Laws covering data sharing by public bodies cause misunderstanding and confusion and can be cleared up only by wholesale rewriting, the government's main adviser on law reform has said.
In a 190 page 'scoping report' the Law Commission, an independent panel of five leading legal experts, recommends that "a full law reform project should be carried out in order to create a principled and clear legal structure for data sharing, which will meet the needs of society."
It says that needs for data sharing include efficient and effective government, the delivery of public services and the protection of privacy. "The project should include work to map, modernise, simplify and clarify the statutory provisions that permit and control data sharing and review the common law."
The scope of the review should extend beyond data sharing between public bodies to the disclosure of information between public bodies and other organisations carrying out public functions. It would need to be conducted by the UK's three different jurisdictions, England and Wales, Scotland and Northern Ireland.

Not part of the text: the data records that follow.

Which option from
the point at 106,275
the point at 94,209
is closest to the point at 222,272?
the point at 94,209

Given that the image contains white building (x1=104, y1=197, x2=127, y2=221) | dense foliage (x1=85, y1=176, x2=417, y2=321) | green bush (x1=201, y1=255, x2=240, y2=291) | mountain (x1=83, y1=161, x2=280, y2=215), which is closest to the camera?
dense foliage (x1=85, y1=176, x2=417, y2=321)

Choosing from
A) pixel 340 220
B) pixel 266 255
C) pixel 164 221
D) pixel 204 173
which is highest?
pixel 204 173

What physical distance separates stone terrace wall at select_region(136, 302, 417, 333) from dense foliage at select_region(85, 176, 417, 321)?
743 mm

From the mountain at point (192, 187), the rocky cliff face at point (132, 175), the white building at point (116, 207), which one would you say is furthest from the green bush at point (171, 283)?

Currently a public body can share data only when it has the legal power, which may be derived from common law or statutes, for example legislation creating "gateways". Ministers may also take advantage of the Royal prerogative and the so-called 'Ram doctrine', which states that a minister may "exercise any powers which the Crown has power to exercise" unless specifically precluded by statute.
Central government's attempts to clarify the position date back at least 12 years. However the commission says that only wholesale reform will achieve this.

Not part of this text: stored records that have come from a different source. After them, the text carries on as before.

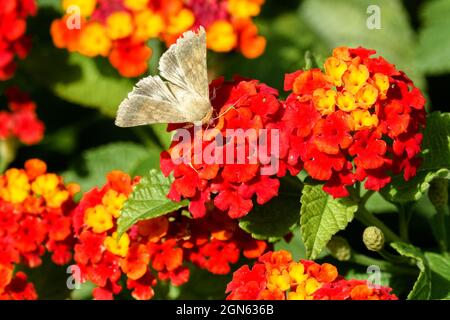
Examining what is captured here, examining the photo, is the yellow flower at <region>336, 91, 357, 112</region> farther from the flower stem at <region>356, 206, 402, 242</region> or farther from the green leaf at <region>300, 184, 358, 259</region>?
the flower stem at <region>356, 206, 402, 242</region>

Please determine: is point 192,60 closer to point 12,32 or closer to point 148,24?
point 148,24

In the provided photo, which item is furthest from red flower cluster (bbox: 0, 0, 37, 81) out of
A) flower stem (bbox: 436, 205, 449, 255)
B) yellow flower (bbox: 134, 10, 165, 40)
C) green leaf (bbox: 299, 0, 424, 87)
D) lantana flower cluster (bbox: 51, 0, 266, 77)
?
flower stem (bbox: 436, 205, 449, 255)

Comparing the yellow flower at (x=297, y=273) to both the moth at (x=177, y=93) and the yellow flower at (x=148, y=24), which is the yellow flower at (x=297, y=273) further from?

Nicholas Paines QC, law commissioner for public law said: "Data sharing law must achieve a balance between the public interest in sharing information and the public interest in protecting privacy.
"We have identified widespread misunderstanding and confusion about the statutory framework for data sharing and its relationship with data protection, human rights and the common law. In our view, an effective, long-term solution can be achieved only through UK-wide law reform. A thorough analysis of law and practice, and reforms to modernise, simplify and clarify the provisions that permit and control data sharing are needed to restore confidence to the bodies that provide public services and the citizens that use them."